Fortune News | Jan 09,2021
January 7 , 2022
By HAWI DADHI
Four federal agencies mandated to ensure quality control and issue accreditations for export items will be housed in new facilities to be constructed with a nearly two billion Birr investment.
Under construction for the past two years, the buildings are housed in the premises of the Ethiopian Standard Agency (ESA), located along the Ring Road near the Megenagna roundabout. The federal government earmarked a budget of 1.9 billion Br to see through the construction of 13 blocs. The Ministry of Trade & Regional Integration has hired the China Communications Construction Company (CCCC) to conduct the construction work.
Officials hope the project will address problems prevalent in merchandise quality exported from Ethiopia and contribute to increased forex revenues. It comes following a programme launched five years ago with the support of the World Bank.
A national program for quality infrastructure development was kicked off in 2017 with 50 million dollars. The World Bank supports quality improvement in the textile, leather, horticulture and honey processing industries. The first phase, initiated with a budget of 38 million dollars, aims to improve quality control offices through equipment provision and develop an improved rating system.
Contracted through a turnkey project, the CCCC had initially agreed to complete the construction in two and half years of signing the contract in 2019. However, officials of the Ministry attributed the "complexity of the project" and "challenges initially unaccounted for" for the contractor to request an extension by one and half years. According to Samuel Alene, director of quality infrastructure supervision and support at the Trade Ministry, the request has been approved.
"Some [of the buildings] have progressed well, and some are lagging," Samuel said.

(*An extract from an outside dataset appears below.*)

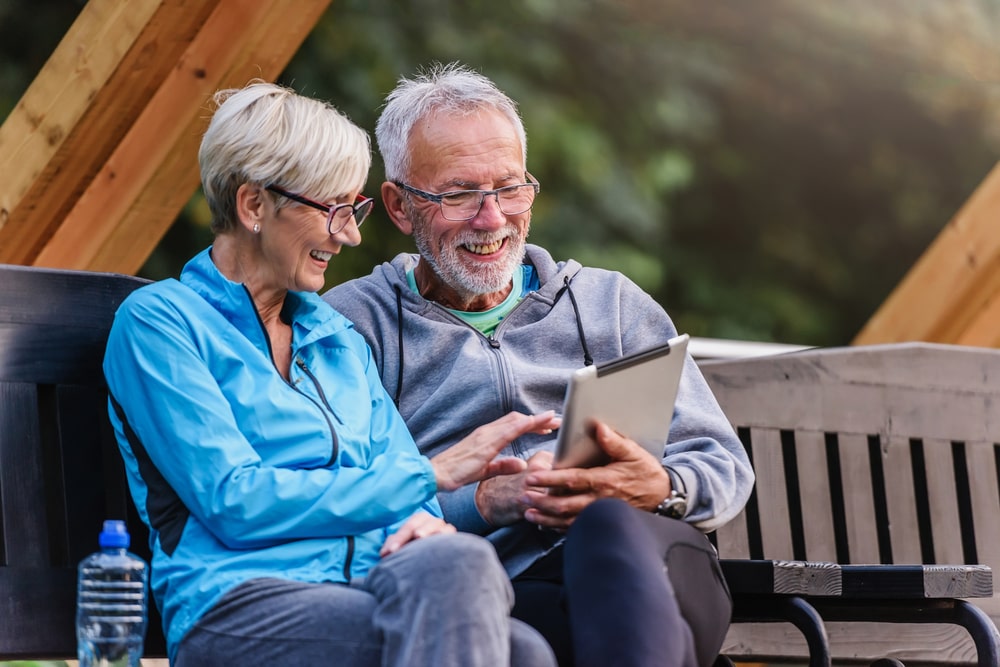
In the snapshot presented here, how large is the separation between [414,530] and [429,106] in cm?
101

Each bloc will be commissioned for use upon completion of construction, without waiting for others to be completed, says Samuel.
Seven blocs will be designated to the Ethiopian Meteorology Institute (EMI), one for the Ethiopian Accreditation Service (EAS) and five for the Ethiopian Conformity Assessment Enterprise (ECAE). The latter was established in 2011 to provide laboratory testing, inspection and certification services to businesses and the public. The Meteorology Institute mainly provides calibration, training, technical support and equipment maintenance services, while the Service is tasked with accrediting companies and products.
Inadequate quality control is among the shortcomings facing the export business. Exporters are prone to returned products after failing to comply with international standards, eventually damaging Ethiopia's reputation in the international market. The quality control complex will help the country maintain competitiveness in the global market, hoping to increase forex generated through export, according to Samuel.
The World Bank has conducted studies to identify the quality standards that need to be met in major export destinations such as Europe. The European Union (EU) accounted for close to 40pc of Ethiopia's 3.6 billion dollars in export revenues last year. One such study looked into quality testing in the export of honey. It manifests the problems caused by a lack of quality infrastructure services on long, disaggregated supply chains, according to the study published last year.
As demand in Europe grew, honey processors acquired high-end equipment. However, the report revealed that attempts to export had been marred by rejections at ports when shipments failed to meet EU standards.
A quality testing expert in a leather shoe factory urges manufacturers to opt for third-party quality inspections instead of relying on public institutions. He observes that businesses are reluctant to do so as the procedure bears its cost.
"Still, it can't be more than the cost of failure," the expert said.
The number of enterprises that use public quality assurance services has grown to 2,000, up by 400 from a few years ago. Project managers expect this number to exceed 2,800 by the end of the project life in June this year. However, those tasked to implement the project have requested a one-year extension.
The World Bank works with the private sector through various industry lobby groups. The Ethiopian Leather Industries Association is one of these, working to give quality control training for the private sector under the project, according to Daniel Getachew, secretary-general of the Association.
He sees the project as a crucial way of helping reduce costs associated with third-party testing.
"The industry is doing its best to achieve compliance with export standards," Daniel told Fortune.
The Ethiopian Horticulture Producer, Exporters Association is among the beneficiaries. Its members in fruit and vegetable production have been invited to take part, says Tewodros Zewdie, director of the Association.
"It's essential for competitiveness," said Tewodros.
Less than 20 domestic companies hold accreditation from Global G.A.P, an international organisation that certifies agricultural products. The figure is much lower than in other African countries such as Egypt, with around 2,000 certified companies.